*EXTRACTED TEXT*
Studio album by Chet Baker and Wolfgang Lackerschmid featuring Larry Coryell, Buster Williams and Tony Williams
- Released: 1980
- Recorded: November 1979
- Studio: Tonstudio Zuckerfabrik, Stuttgart, West Germany
- Genre: Jazz
- Length: 36:07
- Label: Sandra Music Productions SMP 2110
- Producer: Sandra Music Productions

Chet Baker chronology
| Someday My Prince Will Come (1979) | Chet Baker / Wolfgang Lackerschmid (1980) | Chet Baker / Steve Houben (1979) |

= Chet Baker / Wolfgang Lackerschmid =

1980 studio album by Chet Baker

Chet Baker / Wolfgang Lackerschmid is an album by trumpeter Chet Baker and vibraphonist Wolfgang Lackerschmid with guitarist Larry Coryell, bassist Buster Williams and drummer Tony Williams which was recorded in 1979 and first released on the Lackerschmid's Sandra Music Productions label.

*INFORMATION GIVEN*
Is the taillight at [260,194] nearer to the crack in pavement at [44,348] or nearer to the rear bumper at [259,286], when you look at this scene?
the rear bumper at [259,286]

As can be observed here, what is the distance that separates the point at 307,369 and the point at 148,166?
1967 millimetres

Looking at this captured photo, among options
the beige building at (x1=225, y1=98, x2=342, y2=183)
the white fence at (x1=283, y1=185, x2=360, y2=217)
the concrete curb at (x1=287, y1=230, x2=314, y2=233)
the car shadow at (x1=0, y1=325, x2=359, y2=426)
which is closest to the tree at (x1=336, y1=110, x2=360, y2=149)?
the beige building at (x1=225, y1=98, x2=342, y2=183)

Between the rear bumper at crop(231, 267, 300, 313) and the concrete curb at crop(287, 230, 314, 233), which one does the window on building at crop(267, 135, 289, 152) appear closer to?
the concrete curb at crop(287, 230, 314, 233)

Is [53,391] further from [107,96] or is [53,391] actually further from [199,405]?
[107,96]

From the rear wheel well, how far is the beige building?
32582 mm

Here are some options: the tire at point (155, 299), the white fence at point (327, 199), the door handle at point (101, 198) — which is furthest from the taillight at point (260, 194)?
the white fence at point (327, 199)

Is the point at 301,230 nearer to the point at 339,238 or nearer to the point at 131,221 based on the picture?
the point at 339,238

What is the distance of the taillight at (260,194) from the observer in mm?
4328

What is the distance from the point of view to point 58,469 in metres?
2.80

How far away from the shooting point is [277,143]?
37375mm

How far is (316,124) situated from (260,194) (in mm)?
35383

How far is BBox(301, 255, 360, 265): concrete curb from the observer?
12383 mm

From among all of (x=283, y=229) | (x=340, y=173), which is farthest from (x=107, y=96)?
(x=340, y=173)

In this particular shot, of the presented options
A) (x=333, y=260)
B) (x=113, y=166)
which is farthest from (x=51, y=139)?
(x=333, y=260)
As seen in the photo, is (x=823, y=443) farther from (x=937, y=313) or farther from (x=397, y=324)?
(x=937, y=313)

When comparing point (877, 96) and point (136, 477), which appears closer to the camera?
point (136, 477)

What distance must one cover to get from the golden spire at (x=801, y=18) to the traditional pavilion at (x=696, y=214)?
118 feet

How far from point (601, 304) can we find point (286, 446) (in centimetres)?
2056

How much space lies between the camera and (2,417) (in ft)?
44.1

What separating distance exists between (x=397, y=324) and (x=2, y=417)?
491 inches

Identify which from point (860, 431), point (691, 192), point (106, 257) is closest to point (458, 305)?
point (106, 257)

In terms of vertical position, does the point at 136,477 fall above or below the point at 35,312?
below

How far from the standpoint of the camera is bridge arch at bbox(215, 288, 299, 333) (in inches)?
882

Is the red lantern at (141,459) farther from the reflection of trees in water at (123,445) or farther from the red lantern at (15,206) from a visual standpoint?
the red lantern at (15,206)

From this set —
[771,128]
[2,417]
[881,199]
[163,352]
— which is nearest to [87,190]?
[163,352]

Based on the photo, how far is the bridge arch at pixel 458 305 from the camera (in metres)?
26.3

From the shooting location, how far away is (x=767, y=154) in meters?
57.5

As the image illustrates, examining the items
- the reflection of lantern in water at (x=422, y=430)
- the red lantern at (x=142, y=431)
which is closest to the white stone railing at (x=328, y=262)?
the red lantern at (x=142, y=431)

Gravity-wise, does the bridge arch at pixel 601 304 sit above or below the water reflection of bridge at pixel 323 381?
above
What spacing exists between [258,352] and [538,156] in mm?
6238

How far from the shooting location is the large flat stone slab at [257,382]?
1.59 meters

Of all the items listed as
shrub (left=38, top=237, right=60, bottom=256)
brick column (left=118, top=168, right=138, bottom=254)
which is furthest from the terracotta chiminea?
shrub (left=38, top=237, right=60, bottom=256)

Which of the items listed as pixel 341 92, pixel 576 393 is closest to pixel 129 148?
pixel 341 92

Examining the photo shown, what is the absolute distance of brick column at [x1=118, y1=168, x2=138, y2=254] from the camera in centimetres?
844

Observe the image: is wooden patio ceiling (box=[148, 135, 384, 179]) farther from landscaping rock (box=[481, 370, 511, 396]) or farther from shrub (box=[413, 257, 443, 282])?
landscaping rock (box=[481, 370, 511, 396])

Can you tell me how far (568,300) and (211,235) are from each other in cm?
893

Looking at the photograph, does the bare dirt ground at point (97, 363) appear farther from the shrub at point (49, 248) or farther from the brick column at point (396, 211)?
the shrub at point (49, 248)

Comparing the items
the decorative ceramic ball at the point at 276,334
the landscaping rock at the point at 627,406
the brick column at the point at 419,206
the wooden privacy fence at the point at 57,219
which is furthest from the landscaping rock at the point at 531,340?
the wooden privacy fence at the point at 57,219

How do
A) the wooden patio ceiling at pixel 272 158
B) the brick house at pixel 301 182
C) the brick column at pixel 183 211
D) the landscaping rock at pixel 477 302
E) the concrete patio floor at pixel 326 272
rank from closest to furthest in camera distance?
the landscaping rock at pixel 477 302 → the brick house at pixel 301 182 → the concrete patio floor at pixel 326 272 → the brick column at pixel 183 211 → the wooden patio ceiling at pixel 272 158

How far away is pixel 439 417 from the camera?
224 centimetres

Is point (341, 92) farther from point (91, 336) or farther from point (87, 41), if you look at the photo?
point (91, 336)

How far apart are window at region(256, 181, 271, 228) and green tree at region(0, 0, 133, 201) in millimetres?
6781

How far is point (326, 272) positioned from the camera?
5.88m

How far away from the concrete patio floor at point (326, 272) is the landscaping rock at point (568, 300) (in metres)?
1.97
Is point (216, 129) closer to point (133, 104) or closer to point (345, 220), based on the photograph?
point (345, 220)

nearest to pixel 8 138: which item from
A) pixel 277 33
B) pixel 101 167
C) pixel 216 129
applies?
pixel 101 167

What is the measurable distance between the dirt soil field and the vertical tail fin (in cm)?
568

*BRIEF*
Using the album page, explain in one to three sentences what tie Wolfgang Lackerschmid had to the label that first put out the record. You won't need the material for this.

*EXERCISE RESULT*
The album was first released on Sandra Music Productions, which the page describes as Lackerschmid's own label. That label is also listed as the album's producer.